╭─ Source material

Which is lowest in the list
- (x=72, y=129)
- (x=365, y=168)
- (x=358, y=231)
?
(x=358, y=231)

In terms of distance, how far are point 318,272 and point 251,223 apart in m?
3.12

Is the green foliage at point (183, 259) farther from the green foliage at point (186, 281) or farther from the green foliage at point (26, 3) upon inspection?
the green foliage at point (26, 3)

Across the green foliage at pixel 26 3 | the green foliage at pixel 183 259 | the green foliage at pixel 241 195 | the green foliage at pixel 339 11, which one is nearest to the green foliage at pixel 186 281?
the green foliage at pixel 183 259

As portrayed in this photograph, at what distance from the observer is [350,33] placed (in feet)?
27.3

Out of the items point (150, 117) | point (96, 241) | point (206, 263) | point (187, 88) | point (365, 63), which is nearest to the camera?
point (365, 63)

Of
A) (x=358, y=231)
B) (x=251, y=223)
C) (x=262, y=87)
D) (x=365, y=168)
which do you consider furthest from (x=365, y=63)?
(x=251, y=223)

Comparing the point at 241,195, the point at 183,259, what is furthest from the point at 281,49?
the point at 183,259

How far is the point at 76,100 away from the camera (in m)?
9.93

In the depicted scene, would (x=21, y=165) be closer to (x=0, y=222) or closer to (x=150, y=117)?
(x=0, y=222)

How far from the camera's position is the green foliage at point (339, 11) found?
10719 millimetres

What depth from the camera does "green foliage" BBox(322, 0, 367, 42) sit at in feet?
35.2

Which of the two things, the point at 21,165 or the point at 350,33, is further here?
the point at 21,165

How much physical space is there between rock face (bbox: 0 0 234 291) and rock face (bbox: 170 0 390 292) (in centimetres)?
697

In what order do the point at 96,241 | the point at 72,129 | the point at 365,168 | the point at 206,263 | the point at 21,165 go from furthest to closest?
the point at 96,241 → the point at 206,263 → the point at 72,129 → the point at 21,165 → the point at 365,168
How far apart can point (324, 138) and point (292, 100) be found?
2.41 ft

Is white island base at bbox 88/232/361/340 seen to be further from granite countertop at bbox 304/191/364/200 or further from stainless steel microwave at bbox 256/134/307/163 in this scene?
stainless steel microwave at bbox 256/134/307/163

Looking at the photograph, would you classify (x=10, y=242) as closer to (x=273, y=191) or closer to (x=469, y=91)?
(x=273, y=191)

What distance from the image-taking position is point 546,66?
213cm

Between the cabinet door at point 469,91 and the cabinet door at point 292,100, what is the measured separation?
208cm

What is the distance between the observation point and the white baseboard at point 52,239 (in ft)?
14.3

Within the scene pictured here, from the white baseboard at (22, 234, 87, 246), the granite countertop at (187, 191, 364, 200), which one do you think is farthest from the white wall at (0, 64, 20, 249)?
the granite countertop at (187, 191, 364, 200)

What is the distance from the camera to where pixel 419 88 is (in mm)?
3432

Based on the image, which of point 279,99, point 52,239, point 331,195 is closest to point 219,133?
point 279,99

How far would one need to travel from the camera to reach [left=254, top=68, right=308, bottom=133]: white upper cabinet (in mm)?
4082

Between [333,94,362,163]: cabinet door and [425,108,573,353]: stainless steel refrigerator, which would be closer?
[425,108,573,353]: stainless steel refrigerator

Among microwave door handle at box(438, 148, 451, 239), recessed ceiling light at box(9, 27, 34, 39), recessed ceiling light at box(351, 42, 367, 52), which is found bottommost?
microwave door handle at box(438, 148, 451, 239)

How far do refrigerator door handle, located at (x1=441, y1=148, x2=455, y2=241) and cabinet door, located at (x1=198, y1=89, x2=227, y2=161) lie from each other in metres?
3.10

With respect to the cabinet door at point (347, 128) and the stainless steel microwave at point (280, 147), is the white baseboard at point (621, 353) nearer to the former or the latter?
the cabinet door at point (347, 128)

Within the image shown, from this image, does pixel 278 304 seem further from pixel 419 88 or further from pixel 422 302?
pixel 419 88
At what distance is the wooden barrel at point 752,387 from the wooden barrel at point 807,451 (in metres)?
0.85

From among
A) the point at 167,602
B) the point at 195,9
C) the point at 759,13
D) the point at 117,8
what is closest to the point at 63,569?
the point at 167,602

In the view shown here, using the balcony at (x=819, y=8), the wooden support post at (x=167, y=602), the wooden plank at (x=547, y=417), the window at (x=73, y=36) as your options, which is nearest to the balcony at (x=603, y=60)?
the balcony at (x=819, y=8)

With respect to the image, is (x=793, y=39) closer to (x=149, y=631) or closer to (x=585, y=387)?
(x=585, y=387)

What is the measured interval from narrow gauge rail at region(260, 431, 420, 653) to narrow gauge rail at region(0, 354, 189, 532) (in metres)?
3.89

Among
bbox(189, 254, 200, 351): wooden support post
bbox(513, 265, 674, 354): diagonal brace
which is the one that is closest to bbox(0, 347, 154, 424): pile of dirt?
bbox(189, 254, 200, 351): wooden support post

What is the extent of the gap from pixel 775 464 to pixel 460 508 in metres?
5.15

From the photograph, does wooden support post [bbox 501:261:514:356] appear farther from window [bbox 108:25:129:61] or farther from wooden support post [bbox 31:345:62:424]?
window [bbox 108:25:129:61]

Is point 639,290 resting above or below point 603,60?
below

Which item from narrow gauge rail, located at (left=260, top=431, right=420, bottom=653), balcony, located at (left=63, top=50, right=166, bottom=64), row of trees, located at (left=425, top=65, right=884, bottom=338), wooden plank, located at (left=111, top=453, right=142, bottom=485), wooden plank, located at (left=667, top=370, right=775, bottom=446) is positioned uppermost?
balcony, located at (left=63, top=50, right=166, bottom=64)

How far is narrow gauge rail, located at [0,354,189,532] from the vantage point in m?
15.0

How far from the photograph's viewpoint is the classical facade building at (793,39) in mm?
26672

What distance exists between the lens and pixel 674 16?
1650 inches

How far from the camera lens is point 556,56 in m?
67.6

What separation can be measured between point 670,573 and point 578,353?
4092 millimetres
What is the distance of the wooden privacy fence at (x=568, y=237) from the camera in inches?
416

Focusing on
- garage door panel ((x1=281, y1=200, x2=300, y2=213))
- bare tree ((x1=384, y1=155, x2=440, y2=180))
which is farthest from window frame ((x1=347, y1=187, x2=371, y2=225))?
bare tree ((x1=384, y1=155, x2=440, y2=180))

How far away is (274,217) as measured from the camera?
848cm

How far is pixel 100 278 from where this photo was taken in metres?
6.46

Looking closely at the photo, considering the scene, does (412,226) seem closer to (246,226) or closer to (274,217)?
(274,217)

╰─
╭─ Source material

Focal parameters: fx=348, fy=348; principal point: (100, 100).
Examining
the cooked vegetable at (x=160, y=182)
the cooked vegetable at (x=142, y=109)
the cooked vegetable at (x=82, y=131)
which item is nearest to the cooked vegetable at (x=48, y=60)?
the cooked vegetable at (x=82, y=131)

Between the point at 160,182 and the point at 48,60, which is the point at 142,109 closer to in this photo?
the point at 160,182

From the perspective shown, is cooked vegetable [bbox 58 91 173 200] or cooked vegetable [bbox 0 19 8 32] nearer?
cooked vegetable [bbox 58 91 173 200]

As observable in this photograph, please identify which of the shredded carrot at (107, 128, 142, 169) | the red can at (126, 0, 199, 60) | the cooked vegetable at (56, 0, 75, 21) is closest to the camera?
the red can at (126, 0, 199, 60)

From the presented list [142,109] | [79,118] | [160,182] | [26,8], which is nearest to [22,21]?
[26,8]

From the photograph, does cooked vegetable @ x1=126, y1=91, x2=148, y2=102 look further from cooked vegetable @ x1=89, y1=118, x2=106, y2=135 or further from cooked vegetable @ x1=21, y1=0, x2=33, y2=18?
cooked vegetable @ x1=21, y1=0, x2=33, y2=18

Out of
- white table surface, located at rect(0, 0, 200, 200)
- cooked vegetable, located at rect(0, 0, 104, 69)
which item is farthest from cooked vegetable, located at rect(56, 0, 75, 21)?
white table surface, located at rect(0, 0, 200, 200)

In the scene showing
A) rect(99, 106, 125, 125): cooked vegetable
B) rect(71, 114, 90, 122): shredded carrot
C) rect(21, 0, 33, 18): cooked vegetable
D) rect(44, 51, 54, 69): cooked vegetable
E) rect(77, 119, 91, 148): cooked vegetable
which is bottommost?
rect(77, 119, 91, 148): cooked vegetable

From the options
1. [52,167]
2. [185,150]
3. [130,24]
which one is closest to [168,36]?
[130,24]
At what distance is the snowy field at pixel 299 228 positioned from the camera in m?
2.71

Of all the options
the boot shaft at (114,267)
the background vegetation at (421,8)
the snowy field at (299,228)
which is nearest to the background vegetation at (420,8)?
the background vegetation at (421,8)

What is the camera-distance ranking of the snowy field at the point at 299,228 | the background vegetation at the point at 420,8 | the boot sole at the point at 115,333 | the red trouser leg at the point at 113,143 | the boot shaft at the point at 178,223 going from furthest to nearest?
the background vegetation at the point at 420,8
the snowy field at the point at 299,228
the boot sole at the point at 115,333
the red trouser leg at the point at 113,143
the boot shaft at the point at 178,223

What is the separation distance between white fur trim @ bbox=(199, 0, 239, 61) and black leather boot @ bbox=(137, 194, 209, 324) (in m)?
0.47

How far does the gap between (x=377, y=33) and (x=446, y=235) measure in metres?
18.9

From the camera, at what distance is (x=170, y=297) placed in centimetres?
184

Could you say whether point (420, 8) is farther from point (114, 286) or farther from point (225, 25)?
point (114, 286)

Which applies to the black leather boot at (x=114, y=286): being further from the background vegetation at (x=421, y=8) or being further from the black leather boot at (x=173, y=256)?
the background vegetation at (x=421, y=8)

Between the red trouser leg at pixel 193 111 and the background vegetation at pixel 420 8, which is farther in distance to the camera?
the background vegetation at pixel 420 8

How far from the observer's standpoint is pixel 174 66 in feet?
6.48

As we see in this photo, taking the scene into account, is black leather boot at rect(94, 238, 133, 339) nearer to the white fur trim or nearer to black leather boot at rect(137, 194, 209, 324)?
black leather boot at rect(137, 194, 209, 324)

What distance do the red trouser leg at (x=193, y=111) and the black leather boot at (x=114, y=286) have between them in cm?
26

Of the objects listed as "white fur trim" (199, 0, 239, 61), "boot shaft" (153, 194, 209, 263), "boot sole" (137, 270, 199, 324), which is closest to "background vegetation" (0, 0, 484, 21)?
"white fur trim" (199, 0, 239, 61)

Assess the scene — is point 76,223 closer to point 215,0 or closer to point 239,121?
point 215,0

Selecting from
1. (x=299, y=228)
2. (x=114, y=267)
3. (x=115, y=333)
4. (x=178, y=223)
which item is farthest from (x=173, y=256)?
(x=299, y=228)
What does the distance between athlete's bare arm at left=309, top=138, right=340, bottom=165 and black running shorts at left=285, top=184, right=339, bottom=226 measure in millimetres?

╰─
╭─ Source material

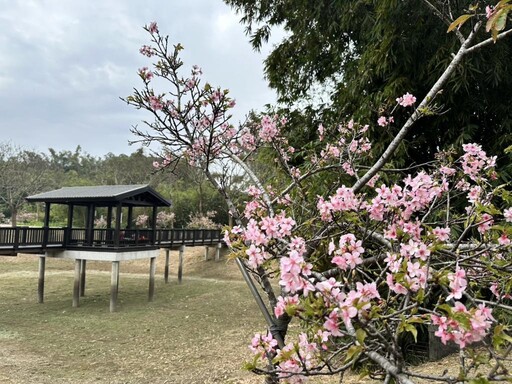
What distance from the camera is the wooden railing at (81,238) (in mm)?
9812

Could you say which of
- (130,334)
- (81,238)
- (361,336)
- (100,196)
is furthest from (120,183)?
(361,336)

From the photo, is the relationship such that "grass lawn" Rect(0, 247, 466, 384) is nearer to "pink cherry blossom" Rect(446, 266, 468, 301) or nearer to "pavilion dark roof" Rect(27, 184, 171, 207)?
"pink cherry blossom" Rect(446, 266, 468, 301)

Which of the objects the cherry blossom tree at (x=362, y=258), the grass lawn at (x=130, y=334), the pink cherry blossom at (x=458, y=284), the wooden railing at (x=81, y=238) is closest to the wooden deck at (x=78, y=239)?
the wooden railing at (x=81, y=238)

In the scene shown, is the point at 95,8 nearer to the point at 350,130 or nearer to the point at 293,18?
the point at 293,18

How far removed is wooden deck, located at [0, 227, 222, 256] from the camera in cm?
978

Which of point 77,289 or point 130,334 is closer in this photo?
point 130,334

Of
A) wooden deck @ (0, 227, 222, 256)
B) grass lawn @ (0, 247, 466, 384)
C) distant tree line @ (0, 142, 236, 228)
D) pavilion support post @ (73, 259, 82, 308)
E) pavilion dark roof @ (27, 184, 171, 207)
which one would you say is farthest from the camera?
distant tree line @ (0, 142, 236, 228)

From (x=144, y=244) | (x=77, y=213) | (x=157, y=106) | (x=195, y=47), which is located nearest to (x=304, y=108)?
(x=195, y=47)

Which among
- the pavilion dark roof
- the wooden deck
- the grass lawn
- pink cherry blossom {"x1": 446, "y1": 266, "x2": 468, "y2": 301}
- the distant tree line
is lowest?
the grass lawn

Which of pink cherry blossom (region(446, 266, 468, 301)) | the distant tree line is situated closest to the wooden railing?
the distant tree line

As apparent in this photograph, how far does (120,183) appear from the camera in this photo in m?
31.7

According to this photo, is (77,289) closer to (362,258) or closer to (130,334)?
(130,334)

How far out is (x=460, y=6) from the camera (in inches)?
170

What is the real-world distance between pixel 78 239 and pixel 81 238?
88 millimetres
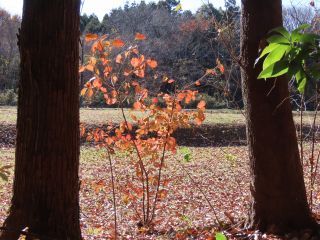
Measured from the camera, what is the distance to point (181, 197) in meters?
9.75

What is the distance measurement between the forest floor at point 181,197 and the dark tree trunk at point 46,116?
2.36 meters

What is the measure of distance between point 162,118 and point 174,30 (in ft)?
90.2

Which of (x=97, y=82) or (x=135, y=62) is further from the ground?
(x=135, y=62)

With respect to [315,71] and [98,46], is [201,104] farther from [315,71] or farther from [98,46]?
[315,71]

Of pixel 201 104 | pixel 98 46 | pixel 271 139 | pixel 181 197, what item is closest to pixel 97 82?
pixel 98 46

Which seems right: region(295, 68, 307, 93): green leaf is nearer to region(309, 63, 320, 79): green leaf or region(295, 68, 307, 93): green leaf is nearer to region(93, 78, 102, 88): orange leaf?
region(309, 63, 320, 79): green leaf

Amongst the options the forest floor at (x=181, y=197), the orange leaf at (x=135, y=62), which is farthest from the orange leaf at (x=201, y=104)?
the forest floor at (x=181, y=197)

╰─

• _Work to be completed_
Gather and copy out every line in the entries above that contains the string "door". Case counts, so include only lines where the letters match in case.

• _Written answer_
Between the cabinet door at point 469,91 and the cabinet door at point 292,100, what is the measured separation?
Between [333,94,362,163]: cabinet door and [425,108,573,353]: stainless steel refrigerator, which would be closer?
Among microwave door handle at box(438, 148, 451, 239), recessed ceiling light at box(9, 27, 34, 39), recessed ceiling light at box(351, 42, 367, 52), which is found bottommost?
microwave door handle at box(438, 148, 451, 239)
How far do refrigerator door handle, located at (x1=441, y1=148, x2=455, y2=241) and cabinet door, located at (x1=198, y1=89, x2=227, y2=161) lie from each other in metres?
With respect to the cabinet door at point (347, 128) and the stainless steel microwave at point (280, 147), is the white baseboard at point (621, 353) nearer to the former or the latter?
the cabinet door at point (347, 128)
- garage door panel ((x1=281, y1=200, x2=300, y2=213))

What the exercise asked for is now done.